History

Podcast Of The Week: Pablo Escobar's Hippos on NPR Shortwave

Did you know that Pablo Escobar brought 4 hippos into his estate in Colombia? After he died in 1993, the hippos were left run wild. Fast forward almost 30 years and there are now 400 of them ravaging the ecosystem of the Colombian landscape near the estate. This great episode of shortwave debates the different conservation options that the Colombians are investigating to manage the hippo population, which could reach 500 by 2030 if left unchecked.

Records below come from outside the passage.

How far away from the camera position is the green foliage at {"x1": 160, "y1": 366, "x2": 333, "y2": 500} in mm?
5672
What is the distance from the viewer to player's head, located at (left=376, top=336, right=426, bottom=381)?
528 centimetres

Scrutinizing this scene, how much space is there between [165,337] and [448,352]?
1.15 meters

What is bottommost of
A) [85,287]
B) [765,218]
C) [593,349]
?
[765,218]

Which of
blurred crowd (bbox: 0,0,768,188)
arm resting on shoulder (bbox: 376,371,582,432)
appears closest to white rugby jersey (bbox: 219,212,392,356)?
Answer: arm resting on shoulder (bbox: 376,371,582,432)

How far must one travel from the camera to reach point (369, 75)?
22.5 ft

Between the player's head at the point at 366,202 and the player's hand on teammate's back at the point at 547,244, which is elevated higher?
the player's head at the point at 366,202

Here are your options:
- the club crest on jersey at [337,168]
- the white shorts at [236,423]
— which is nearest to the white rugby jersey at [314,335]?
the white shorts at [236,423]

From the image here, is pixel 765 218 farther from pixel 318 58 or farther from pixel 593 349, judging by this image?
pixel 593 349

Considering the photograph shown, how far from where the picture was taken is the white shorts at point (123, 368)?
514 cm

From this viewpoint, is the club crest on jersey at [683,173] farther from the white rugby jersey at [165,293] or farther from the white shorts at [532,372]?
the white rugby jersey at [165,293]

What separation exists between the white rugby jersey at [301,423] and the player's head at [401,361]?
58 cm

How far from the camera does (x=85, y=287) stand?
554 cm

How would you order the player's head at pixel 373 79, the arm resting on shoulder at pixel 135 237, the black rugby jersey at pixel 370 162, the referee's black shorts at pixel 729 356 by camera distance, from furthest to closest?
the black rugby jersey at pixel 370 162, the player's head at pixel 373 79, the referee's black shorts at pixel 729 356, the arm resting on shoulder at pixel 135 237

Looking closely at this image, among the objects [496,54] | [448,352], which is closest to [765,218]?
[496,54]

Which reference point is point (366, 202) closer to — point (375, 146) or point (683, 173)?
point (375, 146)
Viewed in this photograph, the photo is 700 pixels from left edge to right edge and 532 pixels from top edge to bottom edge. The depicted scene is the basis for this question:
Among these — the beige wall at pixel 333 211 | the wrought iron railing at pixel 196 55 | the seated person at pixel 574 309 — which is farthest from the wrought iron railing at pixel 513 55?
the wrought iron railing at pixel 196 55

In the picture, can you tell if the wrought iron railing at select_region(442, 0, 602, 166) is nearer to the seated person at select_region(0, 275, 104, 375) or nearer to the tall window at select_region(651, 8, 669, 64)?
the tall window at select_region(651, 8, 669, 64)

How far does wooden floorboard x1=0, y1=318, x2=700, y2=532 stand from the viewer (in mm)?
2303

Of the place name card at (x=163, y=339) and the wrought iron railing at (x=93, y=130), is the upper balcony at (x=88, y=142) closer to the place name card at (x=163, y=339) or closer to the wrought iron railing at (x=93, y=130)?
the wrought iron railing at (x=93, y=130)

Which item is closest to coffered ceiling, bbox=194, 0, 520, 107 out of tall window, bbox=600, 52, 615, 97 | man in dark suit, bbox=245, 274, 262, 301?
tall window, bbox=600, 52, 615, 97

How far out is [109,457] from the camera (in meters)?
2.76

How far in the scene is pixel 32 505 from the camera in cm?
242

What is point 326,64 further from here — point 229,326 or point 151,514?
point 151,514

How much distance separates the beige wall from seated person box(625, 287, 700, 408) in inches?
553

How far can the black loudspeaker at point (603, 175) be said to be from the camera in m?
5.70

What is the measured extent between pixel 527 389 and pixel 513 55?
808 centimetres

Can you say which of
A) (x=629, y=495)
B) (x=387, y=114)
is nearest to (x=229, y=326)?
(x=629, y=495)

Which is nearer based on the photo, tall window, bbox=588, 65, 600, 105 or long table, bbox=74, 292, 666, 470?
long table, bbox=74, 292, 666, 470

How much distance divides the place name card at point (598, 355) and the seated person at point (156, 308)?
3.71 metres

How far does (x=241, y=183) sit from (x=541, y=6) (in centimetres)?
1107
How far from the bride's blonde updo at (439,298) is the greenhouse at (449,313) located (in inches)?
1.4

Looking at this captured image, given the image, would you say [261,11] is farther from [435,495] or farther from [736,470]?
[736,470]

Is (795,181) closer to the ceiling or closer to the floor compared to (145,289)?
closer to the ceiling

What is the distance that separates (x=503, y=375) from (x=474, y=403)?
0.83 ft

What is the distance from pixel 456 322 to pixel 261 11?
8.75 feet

The Roots Of Corporate Work Culture In Soviet USSR

In 1935 a Soviet miner named Alexei Stakhanov set a record by extracting 102 tonnes of coal in a single shift, compared to the shift average of 7 tonnes. Stakhanov was hailed as the new standard for super workers in Soviet Russia and used to create a new movement called Stakhanovism to promote workers giving their all in the service of their work. Eighty-five years later, this cult of work is alive and well in the corporate workplace where employees are expected to hand over their lives to their jobs and play the corporate power & optics games that are rife in that environment.

Ancient Storytelling Memory Technique

Researchers in Australia conducted a memory test study where participants were asked to remember and recite a list of butterfly names. Using ancient aboriginal story telling techniques to encode knowledge, one group in the study were taught how to construct a story around the names. Another group were taught how to use the memory palace technique to remember the names, and the control group were left untaught.